> **Your instructions**: Beginning with the line containing "Round doily Flowers", write out each line exactly through the end of the listing, and skip all pictures.

** Source material follows **

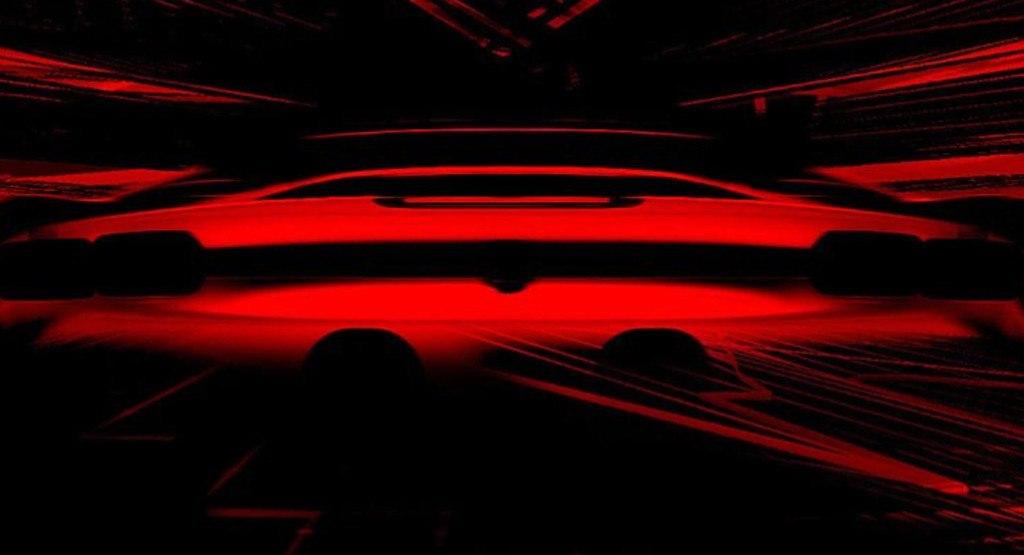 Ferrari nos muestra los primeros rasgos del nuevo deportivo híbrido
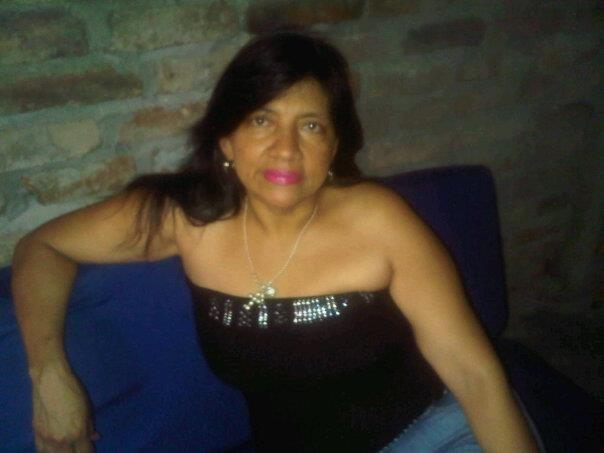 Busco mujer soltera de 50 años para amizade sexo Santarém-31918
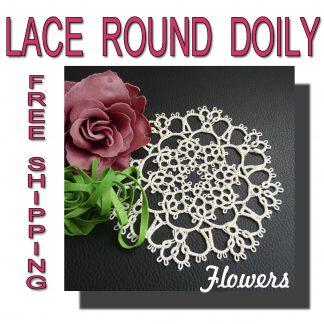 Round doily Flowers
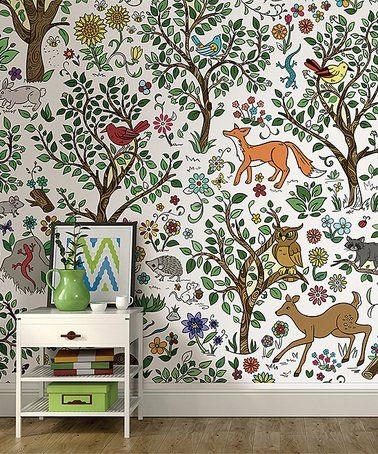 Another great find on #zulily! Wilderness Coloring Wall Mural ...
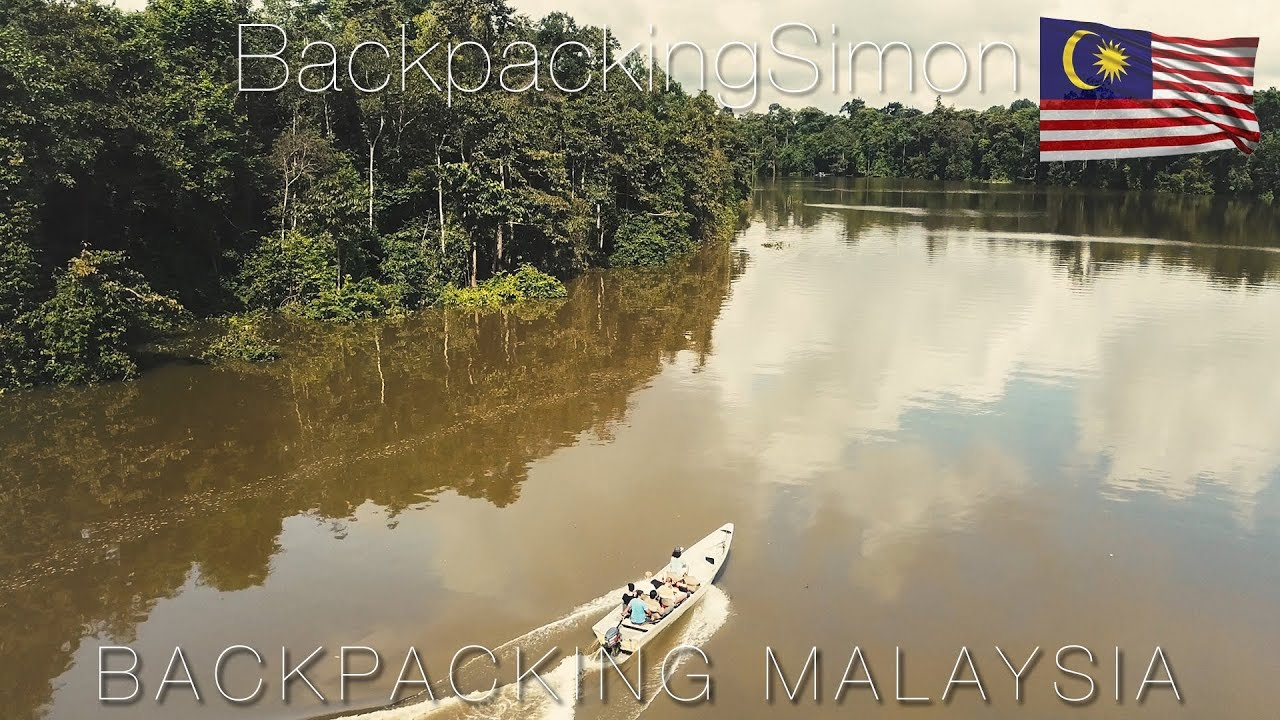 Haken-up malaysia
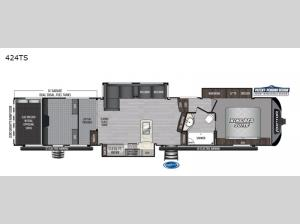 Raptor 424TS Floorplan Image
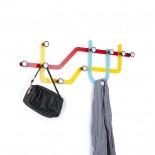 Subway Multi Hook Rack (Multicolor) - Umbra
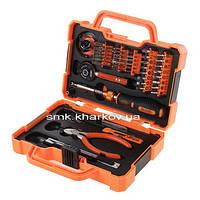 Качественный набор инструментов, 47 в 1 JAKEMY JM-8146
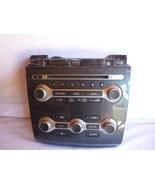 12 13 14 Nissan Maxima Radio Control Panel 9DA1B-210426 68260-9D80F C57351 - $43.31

** End of Source material **

> **Result of this task**:
 Round doily Flowers
 Another great find on #zulily! Wilderness Coloring Wall Mural ...
 Haken-up malaysia
 Raptor 424TS Floorplan Image
 Subway Multi Hook Rack (Multicolor) - Umbra
 Качественный набор инструментов, 47 в 1 JAKEMY JM-8146
 12 13 14 Nissan Maxima Radio Control Panel 9DA1B-210426 68260-9D80F C57351 - $43.31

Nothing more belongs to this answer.